Given passage
»»
You mean "half the deviance", right? Indeed I just checked that it's the case with svyglm
.
But yeah now I get that the constant factor goes away when computing the ratio of likelihoods so requiring the McFadden pseudo-R² to equal the R² isn't enough to choose a definition.
However, the definition used by svyglm
doesn't seem to work well with other pseudo-R², as for example the Cox-Snell pseudo-R²1 - exp(2 * (logLik(nullmodel) - logLik(model)) / nobs(model))
always seem to return 1 in my tests. This means that fitting a model with probability weights all equal to one doesn't give the same Cox-Snell pseudo-R² as fitting an unweighted model. That's problematic, right?
BTW, the R survey package is intended mainly for complex designs (strata, etc.), which means that most standard statistics don't work anyway. This may have lead the package to diverge from standard functions (e.g. logLik
prints a warning). Since our scope is more limited here (no complex sampling) we might better use different definitions. Not sure.
However, the definition used by
svyglm
doesn't seem to work well with other pseudo-R², as for example the Cox-Snell pseudo-R²1 - exp(2 * (logLik(nullmodel) - logLik(model)) / nobs(model))
always seem to return 1 in my tests. This means that fitting a model with probability weights all equal to one doesn't give the same Cox-Snell pseudo-R² as fitting an unweighted model. That's problematic, right?
If the deviance is given by $$D = -2*(logLik(model)-logLik(nullmodel))$$
Then,
$$pseudo-R^{2} = 1 - exp(D)/ nobs(model),$$ which is again equal regardless of the weighting type. I believe the differences between software are due to different implementations and choices of the normalization constant. For instance, STATA for aweights
reports deviance using rescaled weights $\bar{w}_i = wi - \frac{\sum{i=1}^n w_i}{n}$.
««
Recorded data
»»
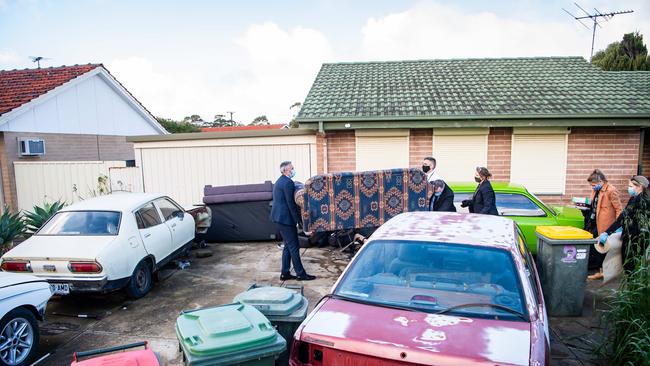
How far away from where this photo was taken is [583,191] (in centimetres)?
1006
««
Complete the following
#1 From the pseudo-R² thread, list the distinct function names used in the Cox-Snell pseudo-R² formula.
#2 Decide whether each statement agrees with the pseudo-R² thread. Answer yes or no for each, and quote the deciding words.
(a) The constant factor goes away when the ratio of likelihoods is computed.
(b) In the writer's tests, the Cox-Snell pseudo-R² under the svyglm definition always came out as 0.
(c) The R survey package is intended mainly for simple random samples.
#3 Extend the pseudo-R² thread from its final sentence, keeping its subject and register.

Written answers
#1 exp, logLik, nobs

#2
(a) Yes: "the constant factor goes away when computing the ratio of likelihoods"
(b) No: "always seem to return 1 in my tests"
(c) No: "is intended mainly for complex designs (strata, etc.)"

#3
Note that the relation $$D = -2*(logLik(model)-logLik(nullmodel))$$ does not actually hold for even unweighted models (see https://github.com/JuliaStats/GLM.jl/pull/115#discussion_r45355268). And the pseudo-R² is defined in terms of log-likelihood, not in terms of the deviance.
In R, with svyglm
, the deviance is the same when fitting an unweighted model and when fitting a model will all weights equal. But the log-likelihood is completely different, since R's glm
(and GLM.jl) doesn't define the log-likelihood as $-D/2$. So I don't think we can adopt the definition from svyglm
.
Don't you agree that the log-likelihood should be the same when fitting a model without weights and when fitting a model with probability weights being all equal? That seems to imply we should choose the right normalization of weights to ensure that property. A simple solution would be to normalize them to sum to the number of observations. Then we could use the same formula to compute the likelihood as for frequency weights.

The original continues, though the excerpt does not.